Wie die meisten Traditionen dieser Art hat auch die Rottweiler Fasnacht ihre Ursprünge in heidnischen Ritualen, die bis ins Mittelalter nachzuweisen sind. Markantestes Symbol sind dabei die kunstvoll aus Holz geschnitzten Masken, die nicht nur einmal, sondern über Jahre getragen und oft auch vererbt werden. Auf symbolischen Pferden wird durch die Stadt geritten, mit Peitschen geknallt und böse Geister, der Teufel oder pragmatischer, der Winter vertrieben.

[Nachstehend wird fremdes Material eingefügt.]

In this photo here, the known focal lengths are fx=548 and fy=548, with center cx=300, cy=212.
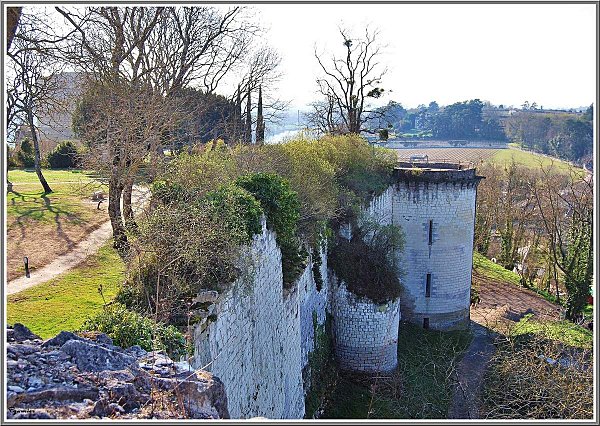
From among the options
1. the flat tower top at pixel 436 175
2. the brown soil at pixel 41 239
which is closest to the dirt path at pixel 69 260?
the brown soil at pixel 41 239

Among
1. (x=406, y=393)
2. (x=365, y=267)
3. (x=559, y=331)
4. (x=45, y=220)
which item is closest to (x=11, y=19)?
(x=45, y=220)

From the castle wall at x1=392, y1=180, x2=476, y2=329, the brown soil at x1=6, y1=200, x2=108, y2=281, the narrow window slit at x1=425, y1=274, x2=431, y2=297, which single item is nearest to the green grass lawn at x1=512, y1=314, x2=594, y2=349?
the castle wall at x1=392, y1=180, x2=476, y2=329

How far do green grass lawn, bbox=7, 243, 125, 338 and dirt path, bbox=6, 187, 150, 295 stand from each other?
20cm

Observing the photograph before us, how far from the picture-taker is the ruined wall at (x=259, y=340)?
6543 millimetres

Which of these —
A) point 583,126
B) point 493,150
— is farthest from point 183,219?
point 493,150

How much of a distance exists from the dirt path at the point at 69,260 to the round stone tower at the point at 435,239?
1008 cm

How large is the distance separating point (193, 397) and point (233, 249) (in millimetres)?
3015

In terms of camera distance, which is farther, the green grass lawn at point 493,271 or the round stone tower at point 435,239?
the green grass lawn at point 493,271

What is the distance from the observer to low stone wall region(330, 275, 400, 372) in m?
15.4

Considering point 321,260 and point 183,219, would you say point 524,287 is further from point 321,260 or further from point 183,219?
point 183,219

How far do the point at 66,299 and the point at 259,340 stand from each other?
3.79m

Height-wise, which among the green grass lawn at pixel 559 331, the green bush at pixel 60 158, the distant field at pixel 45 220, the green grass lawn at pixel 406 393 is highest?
the green bush at pixel 60 158

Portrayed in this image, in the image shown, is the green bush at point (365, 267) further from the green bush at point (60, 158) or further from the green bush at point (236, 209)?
the green bush at point (60, 158)

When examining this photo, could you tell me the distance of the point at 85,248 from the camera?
1395cm
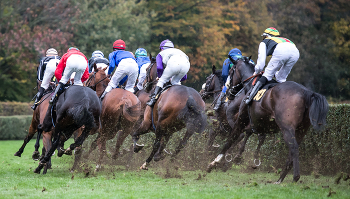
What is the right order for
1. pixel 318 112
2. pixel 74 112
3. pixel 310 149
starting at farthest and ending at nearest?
1. pixel 310 149
2. pixel 74 112
3. pixel 318 112

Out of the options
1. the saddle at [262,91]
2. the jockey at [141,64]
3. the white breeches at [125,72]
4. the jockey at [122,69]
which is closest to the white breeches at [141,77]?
the jockey at [141,64]

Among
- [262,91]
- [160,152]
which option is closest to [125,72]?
[160,152]

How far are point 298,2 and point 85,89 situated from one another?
22.4 m

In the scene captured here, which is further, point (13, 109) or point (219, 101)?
point (13, 109)

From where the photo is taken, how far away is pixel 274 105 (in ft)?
21.5

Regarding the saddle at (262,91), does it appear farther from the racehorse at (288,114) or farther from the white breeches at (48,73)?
the white breeches at (48,73)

Seit 2014 ist auch die Rottweiler Fasnacht, als Teil der schwäbisch-alemannischen Fastnacht ins immaterielle Kulturerbe der UNESCO aufgenommen, vielleicht ein Grund, warum die Teilnehmerzahl in den letzten Jahren immer mehr wächst. Wobei die Regeln hier so streng sind, dass es eigentlich nicht erlaubt ist, einfach so mitzumachen: Masken und Kostüme werden von einem Komitee geprüft und abgenommen, nur dann darf man offiziell an der Fastnacht teilnehmen. Doch immer mehr Teilnehmer kennen sich in den Augen des Festausschuss (in dem auch heute noch ausschließlich Männer sitzen…) nicht mehr wirklich aus und beachtet die Traditionen nicht recht. Berechtigte Kritik an einer langsamen Kommerzialisierung einer Tradition oder doch eher Zeichen für die im Wesen konservative Fasnacht?

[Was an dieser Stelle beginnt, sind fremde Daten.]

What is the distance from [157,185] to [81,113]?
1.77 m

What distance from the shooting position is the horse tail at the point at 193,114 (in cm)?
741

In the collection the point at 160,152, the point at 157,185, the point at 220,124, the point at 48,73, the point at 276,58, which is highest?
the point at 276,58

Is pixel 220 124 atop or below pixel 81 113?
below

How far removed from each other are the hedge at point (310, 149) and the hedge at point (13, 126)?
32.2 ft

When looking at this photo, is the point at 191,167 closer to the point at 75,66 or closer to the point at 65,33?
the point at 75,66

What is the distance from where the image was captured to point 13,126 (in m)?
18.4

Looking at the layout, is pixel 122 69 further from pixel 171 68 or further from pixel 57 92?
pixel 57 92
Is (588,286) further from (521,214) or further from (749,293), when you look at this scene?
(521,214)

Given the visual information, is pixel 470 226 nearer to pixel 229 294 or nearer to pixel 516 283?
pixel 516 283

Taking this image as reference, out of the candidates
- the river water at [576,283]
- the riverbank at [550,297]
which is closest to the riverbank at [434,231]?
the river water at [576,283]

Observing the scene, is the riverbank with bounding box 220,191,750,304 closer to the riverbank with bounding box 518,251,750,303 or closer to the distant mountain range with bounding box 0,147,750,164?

Köhler und Baier halten sich mit einem Urteil zurück, sie beobachten, bleiben hinter der Kamera, auch wenn sie bisweilen eine Frage aus dem Off stellen. Immer wieder stellen sie aber prägnante Momente in den Raum, die einiges über die Verhältnisse in Rottweil erzählen: Gleich in der ersten Szene witzelt etwa ein bierseliger Mann über die kleinen Kameras, die die Regisseurinnen offenbar benutzen. Kleine Kameras für kleine Frauen seien das wohl… Später versucht ein Mann eher erfolglos zu begründen, warum in bestimmten Kostümen auf gar keinen Fall eine Frau stecken darf: Es war eben schon immer so. Frauen nähen und reichen ihren Männern die nächste Bierflasche, viel mehr haben sie in der Rottweiler Fasnacht nicht zu tun, die Tradition steckt fest in männlicher Hand. Leben tut sie dennoch auf eindrucksvolle Weise, wie Sigrun Köhler und Wiltrud Baier in ihrer sehenswerten Dokumentation zeigen.